Old Geezers Out to Lunch

Old Geezers Out to Lunch
The Geezers Emeritus through history: The Mathematician™, Dr. Golf™, The Professor™, and Mercurious™

Saturday, January 5, 2013

12 Signs That You're Nearing the Geezer Years

Once men make peace with being middle aged, there comes a point when they begin to suspect the onset of approaching Geezerhood. To the truly conscious, it is quite evident when that occurs, but alas, few of us are really that self-awere. Never fear: Assembled by the Council of Geezers (a newly recognized organization), here are 12 signs that Geezerhood is upon you. Recognizing yourself in any one of these allows you to apply for membership in the club.

Keep going...lower....lower....
1. When an on-line account asks you to define your birth year during registration, you now need to scroll nearly to the bottom of the drop-down list to find it. Startled, you realize you were born barely 10 years after World War 2.

2. You prefer your E-book reader not because it's cool technology, but because you can set the print large enough to read without glasses.

3.  Your wife rubs her palm in the center of your back in the middle of the night not because she's feeling frisky, but because you're not snoring and she's checking to make sure you're still breathing.

4. You check your 401k account balances weekly, and you genuinely understand the concept of "equity." You actually fret over the question "Bonds or stocks?"

Robert Plant: Lead singer of Led Zeppelin,
and Geezer extraordinaire
5. The Kennedy Center Honors programs has become much hipper in recent years, obviously. Once mired in the likes of Martha Graham, Helen Hayes, and Jimmy Cagney, the program now has the great good sense to honor Springsteen, Dylan, David Letterman, and Led Zeppelin.

6. Your kids no longer treat you like stern gods, and you have also passed through the period where you're a moron;  they now interact with you like regular people.  Enjoy it: the tolerant pity phase is just down the road.
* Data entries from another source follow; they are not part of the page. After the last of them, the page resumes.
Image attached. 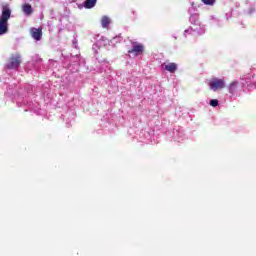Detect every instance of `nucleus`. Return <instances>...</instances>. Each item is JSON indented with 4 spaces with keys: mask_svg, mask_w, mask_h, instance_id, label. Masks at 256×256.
<instances>
[{
    "mask_svg": "<svg viewBox=\"0 0 256 256\" xmlns=\"http://www.w3.org/2000/svg\"><path fill=\"white\" fill-rule=\"evenodd\" d=\"M21 65V56L19 54H13L7 61V69H19Z\"/></svg>",
    "mask_w": 256,
    "mask_h": 256,
    "instance_id": "2",
    "label": "nucleus"
},
{
    "mask_svg": "<svg viewBox=\"0 0 256 256\" xmlns=\"http://www.w3.org/2000/svg\"><path fill=\"white\" fill-rule=\"evenodd\" d=\"M97 5V0H86L84 2L85 9H93Z\"/></svg>",
    "mask_w": 256,
    "mask_h": 256,
    "instance_id": "8",
    "label": "nucleus"
},
{
    "mask_svg": "<svg viewBox=\"0 0 256 256\" xmlns=\"http://www.w3.org/2000/svg\"><path fill=\"white\" fill-rule=\"evenodd\" d=\"M235 89H237V82L230 83V86H229L230 93H233V91H235Z\"/></svg>",
    "mask_w": 256,
    "mask_h": 256,
    "instance_id": "10",
    "label": "nucleus"
},
{
    "mask_svg": "<svg viewBox=\"0 0 256 256\" xmlns=\"http://www.w3.org/2000/svg\"><path fill=\"white\" fill-rule=\"evenodd\" d=\"M209 87L212 91H219V89H225V80L215 78L209 83Z\"/></svg>",
    "mask_w": 256,
    "mask_h": 256,
    "instance_id": "4",
    "label": "nucleus"
},
{
    "mask_svg": "<svg viewBox=\"0 0 256 256\" xmlns=\"http://www.w3.org/2000/svg\"><path fill=\"white\" fill-rule=\"evenodd\" d=\"M110 24H111V19H109V17L107 16H103L101 19V25L103 29H107V27H109Z\"/></svg>",
    "mask_w": 256,
    "mask_h": 256,
    "instance_id": "9",
    "label": "nucleus"
},
{
    "mask_svg": "<svg viewBox=\"0 0 256 256\" xmlns=\"http://www.w3.org/2000/svg\"><path fill=\"white\" fill-rule=\"evenodd\" d=\"M22 11L24 14H26L27 17H29L30 15H33V7L31 6V4H23L22 5Z\"/></svg>",
    "mask_w": 256,
    "mask_h": 256,
    "instance_id": "7",
    "label": "nucleus"
},
{
    "mask_svg": "<svg viewBox=\"0 0 256 256\" xmlns=\"http://www.w3.org/2000/svg\"><path fill=\"white\" fill-rule=\"evenodd\" d=\"M31 35L33 37V39H35V41H41L42 37H43V28H31L30 30Z\"/></svg>",
    "mask_w": 256,
    "mask_h": 256,
    "instance_id": "5",
    "label": "nucleus"
},
{
    "mask_svg": "<svg viewBox=\"0 0 256 256\" xmlns=\"http://www.w3.org/2000/svg\"><path fill=\"white\" fill-rule=\"evenodd\" d=\"M163 67H164L165 71H168V73H175V71H177V69H178V65L175 62L163 64Z\"/></svg>",
    "mask_w": 256,
    "mask_h": 256,
    "instance_id": "6",
    "label": "nucleus"
},
{
    "mask_svg": "<svg viewBox=\"0 0 256 256\" xmlns=\"http://www.w3.org/2000/svg\"><path fill=\"white\" fill-rule=\"evenodd\" d=\"M215 1L216 0H202V3H204V5H215Z\"/></svg>",
    "mask_w": 256,
    "mask_h": 256,
    "instance_id": "12",
    "label": "nucleus"
},
{
    "mask_svg": "<svg viewBox=\"0 0 256 256\" xmlns=\"http://www.w3.org/2000/svg\"><path fill=\"white\" fill-rule=\"evenodd\" d=\"M210 105L211 107H217L219 105V100L217 99L210 100Z\"/></svg>",
    "mask_w": 256,
    "mask_h": 256,
    "instance_id": "11",
    "label": "nucleus"
},
{
    "mask_svg": "<svg viewBox=\"0 0 256 256\" xmlns=\"http://www.w3.org/2000/svg\"><path fill=\"white\" fill-rule=\"evenodd\" d=\"M144 52H145V46L138 42H133L132 48L128 50V53H132L136 57H138V55H143Z\"/></svg>",
    "mask_w": 256,
    "mask_h": 256,
    "instance_id": "3",
    "label": "nucleus"
},
{
    "mask_svg": "<svg viewBox=\"0 0 256 256\" xmlns=\"http://www.w3.org/2000/svg\"><path fill=\"white\" fill-rule=\"evenodd\" d=\"M9 19H11V8L9 5H4L0 16V35H5L9 31Z\"/></svg>",
    "mask_w": 256,
    "mask_h": 256,
    "instance_id": "1",
    "label": "nucleus"
}]
</instances>
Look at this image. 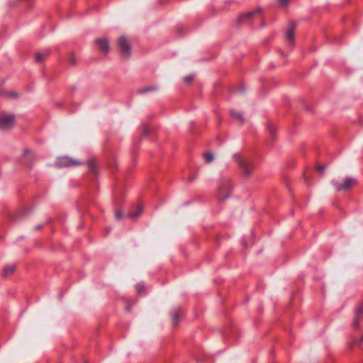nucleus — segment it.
<instances>
[{"label": "nucleus", "mask_w": 363, "mask_h": 363, "mask_svg": "<svg viewBox=\"0 0 363 363\" xmlns=\"http://www.w3.org/2000/svg\"><path fill=\"white\" fill-rule=\"evenodd\" d=\"M325 169V166L323 164H319L317 166V170L323 172Z\"/></svg>", "instance_id": "nucleus-27"}, {"label": "nucleus", "mask_w": 363, "mask_h": 363, "mask_svg": "<svg viewBox=\"0 0 363 363\" xmlns=\"http://www.w3.org/2000/svg\"><path fill=\"white\" fill-rule=\"evenodd\" d=\"M82 162L67 156L60 157L57 159L55 165L60 168L75 167L82 164Z\"/></svg>", "instance_id": "nucleus-4"}, {"label": "nucleus", "mask_w": 363, "mask_h": 363, "mask_svg": "<svg viewBox=\"0 0 363 363\" xmlns=\"http://www.w3.org/2000/svg\"><path fill=\"white\" fill-rule=\"evenodd\" d=\"M115 216L117 219H121L123 217V215L121 211H116Z\"/></svg>", "instance_id": "nucleus-25"}, {"label": "nucleus", "mask_w": 363, "mask_h": 363, "mask_svg": "<svg viewBox=\"0 0 363 363\" xmlns=\"http://www.w3.org/2000/svg\"><path fill=\"white\" fill-rule=\"evenodd\" d=\"M296 27V23L295 22H291L290 24V27L288 28L286 33V38L290 42L293 43L294 40V33Z\"/></svg>", "instance_id": "nucleus-12"}, {"label": "nucleus", "mask_w": 363, "mask_h": 363, "mask_svg": "<svg viewBox=\"0 0 363 363\" xmlns=\"http://www.w3.org/2000/svg\"><path fill=\"white\" fill-rule=\"evenodd\" d=\"M203 157L206 163H210L213 162L214 157L211 152H205L203 154Z\"/></svg>", "instance_id": "nucleus-18"}, {"label": "nucleus", "mask_w": 363, "mask_h": 363, "mask_svg": "<svg viewBox=\"0 0 363 363\" xmlns=\"http://www.w3.org/2000/svg\"><path fill=\"white\" fill-rule=\"evenodd\" d=\"M233 186L229 178H223L220 180L218 189V198L220 201L228 199L232 192Z\"/></svg>", "instance_id": "nucleus-2"}, {"label": "nucleus", "mask_w": 363, "mask_h": 363, "mask_svg": "<svg viewBox=\"0 0 363 363\" xmlns=\"http://www.w3.org/2000/svg\"><path fill=\"white\" fill-rule=\"evenodd\" d=\"M331 184L336 191H347L352 186L357 184V181L354 178L347 177L344 179L342 183H340L337 181L333 179L331 182Z\"/></svg>", "instance_id": "nucleus-3"}, {"label": "nucleus", "mask_w": 363, "mask_h": 363, "mask_svg": "<svg viewBox=\"0 0 363 363\" xmlns=\"http://www.w3.org/2000/svg\"><path fill=\"white\" fill-rule=\"evenodd\" d=\"M171 316L174 326H176L184 315V310L181 307H177L171 311Z\"/></svg>", "instance_id": "nucleus-10"}, {"label": "nucleus", "mask_w": 363, "mask_h": 363, "mask_svg": "<svg viewBox=\"0 0 363 363\" xmlns=\"http://www.w3.org/2000/svg\"><path fill=\"white\" fill-rule=\"evenodd\" d=\"M183 80L185 83L190 84L194 80V76L193 75L186 76L184 77Z\"/></svg>", "instance_id": "nucleus-21"}, {"label": "nucleus", "mask_w": 363, "mask_h": 363, "mask_svg": "<svg viewBox=\"0 0 363 363\" xmlns=\"http://www.w3.org/2000/svg\"><path fill=\"white\" fill-rule=\"evenodd\" d=\"M30 152V151L28 149H27V148H25L23 150V155L24 156H28Z\"/></svg>", "instance_id": "nucleus-28"}, {"label": "nucleus", "mask_w": 363, "mask_h": 363, "mask_svg": "<svg viewBox=\"0 0 363 363\" xmlns=\"http://www.w3.org/2000/svg\"><path fill=\"white\" fill-rule=\"evenodd\" d=\"M363 342V335L360 337L359 340H354L352 342V345H358Z\"/></svg>", "instance_id": "nucleus-26"}, {"label": "nucleus", "mask_w": 363, "mask_h": 363, "mask_svg": "<svg viewBox=\"0 0 363 363\" xmlns=\"http://www.w3.org/2000/svg\"><path fill=\"white\" fill-rule=\"evenodd\" d=\"M363 319V305L358 303L354 309V318L353 320L352 325L355 328H359V320Z\"/></svg>", "instance_id": "nucleus-7"}, {"label": "nucleus", "mask_w": 363, "mask_h": 363, "mask_svg": "<svg viewBox=\"0 0 363 363\" xmlns=\"http://www.w3.org/2000/svg\"><path fill=\"white\" fill-rule=\"evenodd\" d=\"M118 45L125 57L129 58L131 56V45L125 36H121L118 38Z\"/></svg>", "instance_id": "nucleus-5"}, {"label": "nucleus", "mask_w": 363, "mask_h": 363, "mask_svg": "<svg viewBox=\"0 0 363 363\" xmlns=\"http://www.w3.org/2000/svg\"><path fill=\"white\" fill-rule=\"evenodd\" d=\"M279 3L282 5L288 4L289 0H279Z\"/></svg>", "instance_id": "nucleus-29"}, {"label": "nucleus", "mask_w": 363, "mask_h": 363, "mask_svg": "<svg viewBox=\"0 0 363 363\" xmlns=\"http://www.w3.org/2000/svg\"><path fill=\"white\" fill-rule=\"evenodd\" d=\"M127 310L130 311V306H127Z\"/></svg>", "instance_id": "nucleus-33"}, {"label": "nucleus", "mask_w": 363, "mask_h": 363, "mask_svg": "<svg viewBox=\"0 0 363 363\" xmlns=\"http://www.w3.org/2000/svg\"><path fill=\"white\" fill-rule=\"evenodd\" d=\"M29 159H30V163L28 164V166L29 168H32L33 166L34 161L35 160V156L32 154L29 157Z\"/></svg>", "instance_id": "nucleus-23"}, {"label": "nucleus", "mask_w": 363, "mask_h": 363, "mask_svg": "<svg viewBox=\"0 0 363 363\" xmlns=\"http://www.w3.org/2000/svg\"><path fill=\"white\" fill-rule=\"evenodd\" d=\"M234 158L239 166L242 176L245 177H250L255 169L253 162L248 158L242 157V156L238 153L234 155Z\"/></svg>", "instance_id": "nucleus-1"}, {"label": "nucleus", "mask_w": 363, "mask_h": 363, "mask_svg": "<svg viewBox=\"0 0 363 363\" xmlns=\"http://www.w3.org/2000/svg\"><path fill=\"white\" fill-rule=\"evenodd\" d=\"M142 211H143L142 206H138V208H137L136 212H135V213H128L127 215V216L130 217V218H136L137 216H138L139 215L141 214Z\"/></svg>", "instance_id": "nucleus-17"}, {"label": "nucleus", "mask_w": 363, "mask_h": 363, "mask_svg": "<svg viewBox=\"0 0 363 363\" xmlns=\"http://www.w3.org/2000/svg\"><path fill=\"white\" fill-rule=\"evenodd\" d=\"M50 54V50H45L43 52H38L35 55V60L37 62H41L44 59L46 58L47 56Z\"/></svg>", "instance_id": "nucleus-14"}, {"label": "nucleus", "mask_w": 363, "mask_h": 363, "mask_svg": "<svg viewBox=\"0 0 363 363\" xmlns=\"http://www.w3.org/2000/svg\"><path fill=\"white\" fill-rule=\"evenodd\" d=\"M43 226V225H37L35 226L34 229H35V230H38L42 229Z\"/></svg>", "instance_id": "nucleus-31"}, {"label": "nucleus", "mask_w": 363, "mask_h": 363, "mask_svg": "<svg viewBox=\"0 0 363 363\" xmlns=\"http://www.w3.org/2000/svg\"><path fill=\"white\" fill-rule=\"evenodd\" d=\"M16 121L14 115L12 114H3L0 115V129L9 130L11 129Z\"/></svg>", "instance_id": "nucleus-6"}, {"label": "nucleus", "mask_w": 363, "mask_h": 363, "mask_svg": "<svg viewBox=\"0 0 363 363\" xmlns=\"http://www.w3.org/2000/svg\"><path fill=\"white\" fill-rule=\"evenodd\" d=\"M157 90V86H149L142 89H139L137 92L140 94H145L147 92L155 91Z\"/></svg>", "instance_id": "nucleus-13"}, {"label": "nucleus", "mask_w": 363, "mask_h": 363, "mask_svg": "<svg viewBox=\"0 0 363 363\" xmlns=\"http://www.w3.org/2000/svg\"><path fill=\"white\" fill-rule=\"evenodd\" d=\"M143 133L145 135H147L149 134L147 126L145 124H142Z\"/></svg>", "instance_id": "nucleus-24"}, {"label": "nucleus", "mask_w": 363, "mask_h": 363, "mask_svg": "<svg viewBox=\"0 0 363 363\" xmlns=\"http://www.w3.org/2000/svg\"><path fill=\"white\" fill-rule=\"evenodd\" d=\"M85 363H87L86 362Z\"/></svg>", "instance_id": "nucleus-34"}, {"label": "nucleus", "mask_w": 363, "mask_h": 363, "mask_svg": "<svg viewBox=\"0 0 363 363\" xmlns=\"http://www.w3.org/2000/svg\"><path fill=\"white\" fill-rule=\"evenodd\" d=\"M87 164H88L89 171H91L95 174L96 171V165L95 160H89L87 162Z\"/></svg>", "instance_id": "nucleus-16"}, {"label": "nucleus", "mask_w": 363, "mask_h": 363, "mask_svg": "<svg viewBox=\"0 0 363 363\" xmlns=\"http://www.w3.org/2000/svg\"><path fill=\"white\" fill-rule=\"evenodd\" d=\"M68 62L72 65H75L77 64V60L73 55H71L68 59Z\"/></svg>", "instance_id": "nucleus-22"}, {"label": "nucleus", "mask_w": 363, "mask_h": 363, "mask_svg": "<svg viewBox=\"0 0 363 363\" xmlns=\"http://www.w3.org/2000/svg\"><path fill=\"white\" fill-rule=\"evenodd\" d=\"M267 128H268V130H269V133L271 137L272 138H274L276 135V130H275L274 126L272 123H269L267 124Z\"/></svg>", "instance_id": "nucleus-19"}, {"label": "nucleus", "mask_w": 363, "mask_h": 363, "mask_svg": "<svg viewBox=\"0 0 363 363\" xmlns=\"http://www.w3.org/2000/svg\"><path fill=\"white\" fill-rule=\"evenodd\" d=\"M230 115H231V116L233 118L239 121L241 125L243 124V123H244V118L242 117V116L240 113L236 112L235 111L232 110V111H230Z\"/></svg>", "instance_id": "nucleus-15"}, {"label": "nucleus", "mask_w": 363, "mask_h": 363, "mask_svg": "<svg viewBox=\"0 0 363 363\" xmlns=\"http://www.w3.org/2000/svg\"><path fill=\"white\" fill-rule=\"evenodd\" d=\"M16 269V264H11L6 265L3 269L2 277L6 278L12 275Z\"/></svg>", "instance_id": "nucleus-11"}, {"label": "nucleus", "mask_w": 363, "mask_h": 363, "mask_svg": "<svg viewBox=\"0 0 363 363\" xmlns=\"http://www.w3.org/2000/svg\"><path fill=\"white\" fill-rule=\"evenodd\" d=\"M136 288L138 294L145 292V286L143 284H138Z\"/></svg>", "instance_id": "nucleus-20"}, {"label": "nucleus", "mask_w": 363, "mask_h": 363, "mask_svg": "<svg viewBox=\"0 0 363 363\" xmlns=\"http://www.w3.org/2000/svg\"><path fill=\"white\" fill-rule=\"evenodd\" d=\"M195 179H196V177H195V176H191V177H189V181H191H191H194Z\"/></svg>", "instance_id": "nucleus-32"}, {"label": "nucleus", "mask_w": 363, "mask_h": 363, "mask_svg": "<svg viewBox=\"0 0 363 363\" xmlns=\"http://www.w3.org/2000/svg\"><path fill=\"white\" fill-rule=\"evenodd\" d=\"M9 96H11V97H13V98H17L18 94L16 92H11L9 94Z\"/></svg>", "instance_id": "nucleus-30"}, {"label": "nucleus", "mask_w": 363, "mask_h": 363, "mask_svg": "<svg viewBox=\"0 0 363 363\" xmlns=\"http://www.w3.org/2000/svg\"><path fill=\"white\" fill-rule=\"evenodd\" d=\"M262 12V9L260 8H258L254 11H248L247 13H242L239 16L238 18V22L239 24H242L245 23V21L251 19L253 16L255 15H257Z\"/></svg>", "instance_id": "nucleus-8"}, {"label": "nucleus", "mask_w": 363, "mask_h": 363, "mask_svg": "<svg viewBox=\"0 0 363 363\" xmlns=\"http://www.w3.org/2000/svg\"><path fill=\"white\" fill-rule=\"evenodd\" d=\"M95 43L99 50L105 55L108 54L110 50L108 41L106 38H100L95 40Z\"/></svg>", "instance_id": "nucleus-9"}]
</instances>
7. On cable television, the History Channel, Discovery, and the Weather Channel  are far more interesting than HBO or Showtime. You'd rather watch "Hoarders" and  "Pawn Stars" than "Breaking Bad" and "Mad Men."  Everglades pythons exploding after they swallow alligators is more intriguing than bare boobies on "Boardwalk Empire."

8. "Spam" for you will always be a suspicious canned meat from the Hormel meat company. You've given up trying to understand the other kind of spam, or why we should be scared of it.


9. Having sex on the floor no longer has any appeal whatsoever. And man-on-bottom is preferred  for a single reason: it's easy on the back.

10. When you exercise or work hard, the sweat soaking through your sweatshirt radiates out from your navel area, not your pectoral muscles. And you've now forgotten just when it was that your waist measurement began to exceed your inseam. You now understand those poor guys who cinch their trouser belts up at a point just below the armpits.

"Hey, buddy, wanna score
some primo Kava? Cocktailhour
without the hangover."
11. Rather than knowing all the different types of marijuana currently in circulation, you are now knowledgeable about the natural herbal cures for prostate trouble, high cholesterol, jet lag. You get your stash at Whole Foods, not at the northwest corner of Franklin St. & Chicago Avenue on Saturday night.

"Wasn't me. Was it you?"
12. When standing at a urinal in a public restroom, you no longer have the muscle control necessary to hold back flatulence while peeing: it's all or nothing. And you're not really very embarrassed about it.